A tripartite language, also called an ergative–accusative language, is one that treats the agent of a transitive verb, the patient of a transitive verb, and the single argument of an intransitive verb each in different ways. This contrasts with nominative–accusative and ergative–absolutive languages. If the language has morphological case, the arguments are marked in this way:

the agent of a transitive verb takes the ergative case

the object of a transitive verb takes the accusative case

the single argument of an intransitive verb takes the intransitive case

UCLA Phonological Segment Inventory Database

The UCLA Phonological Segment Inventory Database (or UPSID) is a statistical survey of the phoneme inventories in 451 of the world's languages. The database was created by American phonetician Ian Maddieson for the University of California, Los Angeles (UCLA) in 1984 and has been updated several times.

VO language

In linguistics, a VO language is a language in which the verb typically comes before the object, about 53% of documented languages.For example, Japanese would be considered an OV language, and English would be considered to be VO. A basic sentence demonstrating this would be as follows.

Japanese: Inu ga neko (object) o oikaketa (verb)

English: The dog chased (verb) the cat (object)Winfred P. Lehmann is the first to propose the reduction of the six possible permutations of word order to just two main ones, VO and OV, in what he calls the Fundamental Principle of Placement (FPP), arguing that the subject is not a primary element of a sentence. VO languages are primarily right-branching, or head-initial: heads are generally found at the beginning of their phrases.
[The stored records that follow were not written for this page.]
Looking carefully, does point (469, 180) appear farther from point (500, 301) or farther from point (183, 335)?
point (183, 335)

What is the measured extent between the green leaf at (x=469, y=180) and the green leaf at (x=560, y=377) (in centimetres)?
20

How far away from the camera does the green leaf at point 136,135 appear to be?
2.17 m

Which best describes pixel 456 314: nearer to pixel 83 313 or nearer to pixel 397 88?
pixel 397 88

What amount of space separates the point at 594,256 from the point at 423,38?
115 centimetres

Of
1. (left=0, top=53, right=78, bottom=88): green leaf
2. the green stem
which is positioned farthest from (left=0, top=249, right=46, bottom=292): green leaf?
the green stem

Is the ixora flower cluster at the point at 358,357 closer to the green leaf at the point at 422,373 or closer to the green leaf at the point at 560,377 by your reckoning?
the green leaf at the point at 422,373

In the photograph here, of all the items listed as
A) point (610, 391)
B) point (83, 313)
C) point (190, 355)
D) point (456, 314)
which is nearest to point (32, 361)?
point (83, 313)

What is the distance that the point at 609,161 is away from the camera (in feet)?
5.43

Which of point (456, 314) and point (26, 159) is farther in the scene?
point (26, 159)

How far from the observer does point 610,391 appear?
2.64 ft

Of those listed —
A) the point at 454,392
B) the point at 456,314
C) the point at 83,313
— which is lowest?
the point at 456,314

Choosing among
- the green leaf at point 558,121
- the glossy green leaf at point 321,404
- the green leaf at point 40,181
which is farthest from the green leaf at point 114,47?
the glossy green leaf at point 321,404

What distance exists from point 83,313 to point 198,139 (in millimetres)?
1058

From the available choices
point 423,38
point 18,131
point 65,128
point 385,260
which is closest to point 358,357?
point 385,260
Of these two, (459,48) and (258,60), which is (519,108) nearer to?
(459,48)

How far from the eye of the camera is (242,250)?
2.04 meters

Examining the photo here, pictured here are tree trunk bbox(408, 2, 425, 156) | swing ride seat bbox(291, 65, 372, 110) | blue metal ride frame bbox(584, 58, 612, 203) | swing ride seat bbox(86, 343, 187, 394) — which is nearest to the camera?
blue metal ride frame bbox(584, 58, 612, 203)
VO languages have a tendency to favor the use of prepositions instead of postpositions, with only 42 using postpositions of the documented 498 VO languages.Some languages, such as Finnish, Hungarian, Russian, and Yiddish, use both VO and OV constructions, but in other instances, such as Early Middle English, some dialects may use VO and others OV. Languages that contain both OV and VO construction may solidify into one or the other construction. A language that moves the verb or verb phrase more than the object will have surface VO word order, and a language that moves the object more than the verb or verb phrase will have surface OV word order.

World Atlas of Language Structures

The World Atlas of Language Structures (WALS) is a database of structural (phonological, grammatical, lexical) properties of languages gathered from descriptive materials. It was first published by Oxford University Press as a book with CD-ROM in 2005, and was released as the second edition on the Internet in April 2008. It is maintained by the Max Planck Institute for Evolutionary Anthropology and by the Max Planck Digital Library. The editors are Martin Haspelmath, Matthew S. Dryer, David Gil and Bernard Comrie.The atlas provides information on the location, linguistic affiliation and basic typological features of a great number of the world's languages. It interacts with Google Maps. The information of the atlas is published under a Creative Commons license.